Dirias que o português do Rio ajudou à alegria do livro? Agora disseste ônibus em vez de autocarro, que é uma palavra mais leve.
Pelo menos é mais curta (risos).

Mas ajudou?
Sim… É a mesma língua, mas realmente aquele sotaque deles é mais solar. Tem mais ginga, é mais húmido. É mais tudo o que a cidade é. Nós somos um bocadinho mais sérios, mas não deixamos de ter palavras mais bonitas, que parecem ter sido pensadas com mais tempo. Ambas têm coisas incríveis. Agora se ajudou à alegria? Ajudou, como tudo o resto que o Rio de Janeiro tem.

Pegando numa palavra, porque é que o livro se chama Jóquei? Porque é que não se chama por exemplo astronauta, que às tantas escreves que é “a palavra mais incrível de todas”?
Eu andei muito tempo com o título para trás e para a frente, porque o livro fala de várias coisas, e eu podia ter puxado uma delas mas isso ia reduzi-lo um bocadinho. Se eu lhe chamasse Verão, as pessoas iam esperar isso. E uma vez, estava a falar sobre cavalos e houve um amigo que me disse: “todo o poema é um poema sobre um cavalo”. E aquela frase, que na altura nem me fez muito sentido, ficou aqui atrás da orelha. Até que um dia apareceu-me a palavra jóquei e eu gostei imediatamente dela, mesmo que não quisesse dizer nada. Primeiro que tudo, achei bonito apaixonar-me pela palavra, antes de qualquer coisa. É como apaixonares-te por uma pessoa só porque ela é bonita e depois logo se vê. E fui andando naquilo e comecei a pensar no próprio do jóquei. A ideia que eu tenho das corridas de cavalos, que conheço pouco, é que eles em princípio quando se metem naquilo querem muito ganhar, chegar ao fim da corrida e ser o melhor, se calhar não prestando assim tanta atenção ao cavalo.

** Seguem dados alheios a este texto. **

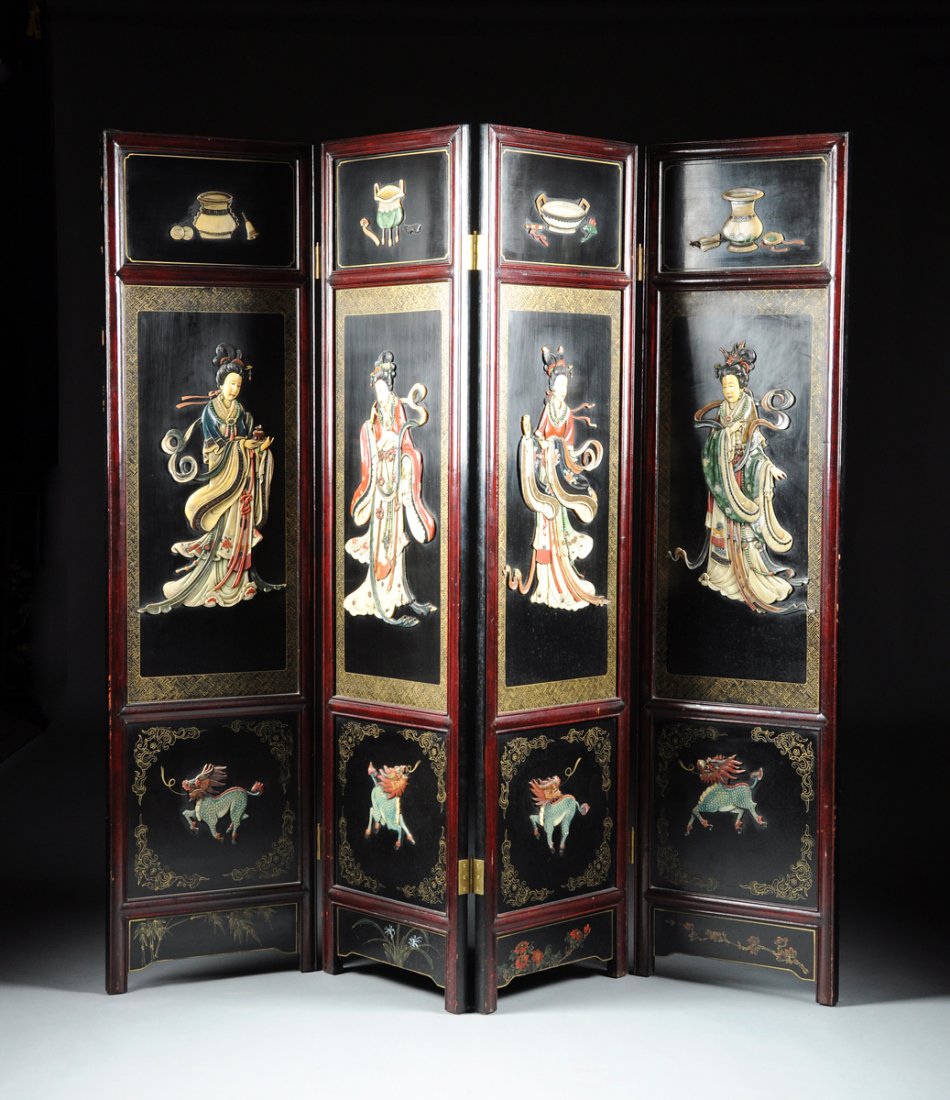 A VINTAGE CHINESE POLYCHROME PAINTED AND HARDSTONE: A VINTAGE CHINESE POLYCHROME PAINTED AND HARDSTONE MOUNTED BLACK LACQUER FOUR PANEL SCREEN, POSSIBLY REPUBLIC PERIOD (1912-1949), each carved hardwood framed panel enclosing an immortal maiden with at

Mas com o passar do tempo eles vão-se apaixonando é pelo cavalo, e chega uma altura em que ganhar ou perder já não importa, já não é uma corrida, não há corrida nenhuma. Sou eu e o cavalo, e vamos embora. E aquilo tudo fez sentido. Quando ele diz “todo o poema é um poema sobre um cavalo”… Um poema é um cavalo. E isto não é corrida nenhuma, não é para ser melhor do que aquele que eu li, isto é para ir andando, no ritmo dos poemas, atrás dos poemas, e se eles quiserem chegar à meta chegam, se não quiserem não chegam. Achei que aquilo fazia sentido para mim e então disse: olá Jóquei.